Because of the food insecurity in Africa being partially attributed to gender inequality, more emphasis has been put on examining gender inequality in order to increase food production and decrease poverty, therefore improving security. There are many researchers who stress the necessity of programs surrounding the issues of food production in the areas of both education and training. These programs should specifically target gender issues relating to the topics. Rather than being “gender blind”, these programs should be focusing on providing the different training needed for men and women, as they have different issues surrounding food security. Never Assan, an Associate Professor of Animal Production at the Zimbabwe Open University, claimed that it is necessary to for women to be educated in sustainable food production in addition to being empowered through policy making (“Relevance and feasibility of women’s involvement in promoting sustainable food production and security in Southern Africa”).

Research already shows the value that providing programs dedicated to women has on food security: According to the article, “Relevance and feasibility of women’s involvement in promoting sustainable food production and security in Southern Africa”, a study was done examining many developing countries from 1970 through 1995. It was discovered that 43% of the decline in hunger was credited to the progress in women education.

The education put in place to close the gender gap will be most effective if it combines the outside aid of those with professional skills and knowledge with people in the community who share and know the workings of everyday life in that region. Because of the different farming practices in different regions in Africa, including the acknowledgement of different climates and access to various technological advances, there is not a one size fits all solution. By having members of the community aid in the training, jobs are being created and the education will become more specialized to the region. Specific programs and training should be implemented and as such, research and planning must be done prior. In these programs, the differences in gender roles and availability of resources should be discussed, teaching women how to best work with what they have access to, in addition to addressing farming for personal use verses farming for economic and community use. It is expected that the training and education will directly cause there to be an increase in food available, helping to decrease food insecurity.

Overall, the necessity of “access to productive resources, education and training, provision of extension services, credit facilities and appropriate technology” (“Relevance and feasibility of women’s involvement in promoting sustainable food production and security in Southern Africa”) is crucial for women in order to close the gender gap and increase food security throughout Africa. As a result of the closure of the gap, there will be an increase in food production, a greater role in agriculture for women, as well as better financial situations, which allow women to provide more nutritional food for their families.

National Identity and Food

Food and national identity have long been closely associated with each other.  In the United States people classify restaurants by the country where the dishes they serve are thought to have originated.  Certain dishes have become inseparable from the countries that they come from.  Hamburgers are associated with the United States, tacos are associated with Mexico, roast beef and Yorkshire pudding with England, sushi with Japan, and so on.  Chances are you already knew about most of the dishes that were just talked about, but I challenge you to name one national dish from an African country.  Chances are, unless you have been to Africa or studied it, you cannot do it.  That is because in the United States and Europe whenever someone says Africa and food, the first things that pop into our mind are famine and starvation.
########################################
* _WORK INSTRUCTIONS_:
1) In the passage on food in Africa, what percentage of the decline in hunger was credited to progress in women's education in the study of developing countries from 1970 through 1995?
2) Transcribe the part of the passage on food in Africa that opens with the words containing "National Identity and Food" and closes with "famine and starvation.".
3) Pick up the passage on food in Africa after its last sentence and keep writing it.

* _RECORDED INFORMATION_:
########################################
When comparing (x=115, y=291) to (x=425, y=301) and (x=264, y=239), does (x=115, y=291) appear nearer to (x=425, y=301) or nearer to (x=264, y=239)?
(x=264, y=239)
########################################
* _TASK ANSWERS_:
1) 43%

2)
National Identity and Food

Food and national identity have long been closely associated with each other.  In the United States people classify restaurants by the country where the dishes they serve are thought to have originated.  Certain dishes have become inseparable from the countries that they come from.  Hamburgers are associated with the United States, tacos are associated with Mexico, roast beef and Yorkshire pudding with England, sushi with Japan, and so on.  Chances are you already knew about most of the dishes that were just talked about, but I challenge you to name one national dish from an African country.  Chances are, unless you have been to Africa or studied it, you cannot do it.  That is because in the United States and Europe whenever someone says Africa and food, the first things that pop into our mind are famine and starvation.

3)
Africa does in fact have national dishes or at the very least dishes that are associated with a nation or region.  However, it is important to understand that in Africa national boundaries and cultural boundaries are often two different things.  This makes the development of a national cuisine or any kind of a national culture for that matter, a very complicated process.  This blog post will look at national, regional, and cultural identity and how their complex relationship can be explained through the lens of food.

The first example of how African countries have struggled to formulate a national food comes out of Ghana in the early years of independence.  In 1957 Ghana became the first country in Sub-Saharan Africa to gain independence from its colonizer and their first President, Kwame Nkrumah was focused on bringing about national unity.  He struggled to this as the many ethnic groups desired to reinforce ethnic boundaries, but regardless Nkrumah tried hard to create a unifying Ghanaian culture.  As part of this, there were efforts to establish a national cuisine, but unfortunately, they never truly materialized.  With Cocoa production taking on such an important role in the post-colonial economy, many advocated for making cocoa a national food, but Nkrumah say that cocoa was already a part of Asante culture, and that making cocoa a national food would be seen as favoritism to one ethnic tradition.  This is an example of how complex formulating a national cuisine can be.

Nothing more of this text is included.